Available online 8 February 2007

Abstract

Carbon nanotubes (CNT) were grown in anodic aluminum oxide (AAO) and used as field emitters in a triode structure. To fabricate the field-emission triode structure, nanoporous anodic aluminum oxide (AAO) thin layer was first prepared on the Si(100) substrate, followed by the growth of vertically aligned carbon nanotubes in AAO pore channels by electron cyclotron resonance chemical vapor deposition (ECR-CVD). The SiO2dielectric and Al gate electrode layers required for the triode structure were directly deposited on the CNTs. Reactive ion and wet etches were then used to open the field-emission area in the triode. Scanning electron microscopy and Raman spectroscopy studies revealed that damage to CNT emitters in the etched area was trivial. Field-emission characteristics of the CNT emitters have been studied and an anode turn-on electric field of∼8.05 V/μm was measured.

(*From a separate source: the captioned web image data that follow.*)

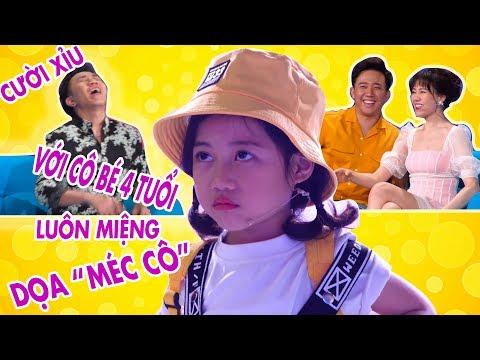 Chọn Ngô Kiến Huy, Anh Đức, diễn viên nhí 4 tuổi tiếp tục khiến Trấn Thành tổn thương - Thời lượng: 17 phút.
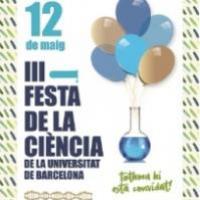 III Festa de la Ciència de la Universitat de Barcelona. Participació del CRAI i homenatge a Jordi Sabater Pi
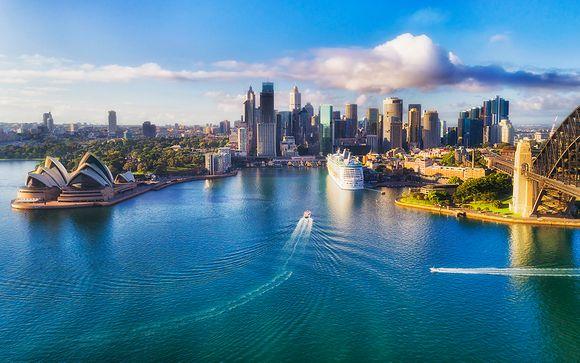Sydney sites de rencontre Australie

Keywords: Carbon nanotubes (CNT); Anodic aluminum oxide (AAO); Field-emission

1. Introduction

Carbon nanotubes (CNT) have many desirable properties as a source of field electron emitters, such as high aspect ratio, small radius of curvature, high mechanical strength and chemical stability [1–3]. Therefore, carbon nanotubes have attracted wide interest in the development of field-emission flat panel displays (FED) using CNTs as field emitters. For FED applications, it is necessary to grow vertically aligned CNT arrays on a large area with suitable tube density and tube diameters[4–6]. In many CNT-FED studies, CNT emitters on the cathode panel are prepared either by direct catalytic chemical vapor deposition or screen printing [7–11]. Field screen effect often degrades field-emission properties of CNT emitters grown by CVD method because the density of CNTs is usually too high to avoid field penetration among adjacent emitters[12]. On the other hand, the screen printing method has difficulties to make uniform and well-aligned CNT emitters on the substrate. In our previous study, we have successfully grown

vertically aligned and uniform CNTs in the porous anodic aluminum oxide (AAO) template, which was prepared on the Si (100) substrate, by electron cyclotron resonance chemical vapor deposition (ECR-CVD)[13,14]. Both the density and length of CNT emitters can be well controlled by tuning the CVD deposition conditions, such as the composition of the gas precursor and growth time. In this study, we fabricated field-emission triode arrays with the AAO templated carbon nanotubes as the field emitters by standard integrated circuit processes. The field-emission property of the CNT emitters in the triode structure was also studied.

2. Experimental

An Al film 2μm thick was first evaporation-deposited on the p-type Si(100) wafer, and the AAO pore channel array was subsequently prepared by electrochemical anodization in oxalic acid solution. In order to obtain well-aligned pore channels, the AAO fabrication was carried out with the two-step anodization method. Anodization was first carried out in a 0.3 M oxalic acid solution at 21 °C under a constant polarization voltage of 40 V for 5 min. The thus formed nanoporous AAO about 1μm thick

⁎ Corresponding author. Tel.: +886 3 5731322; fax: +886 3 5724727. E-mail address:[email protected](F.-M. Pan).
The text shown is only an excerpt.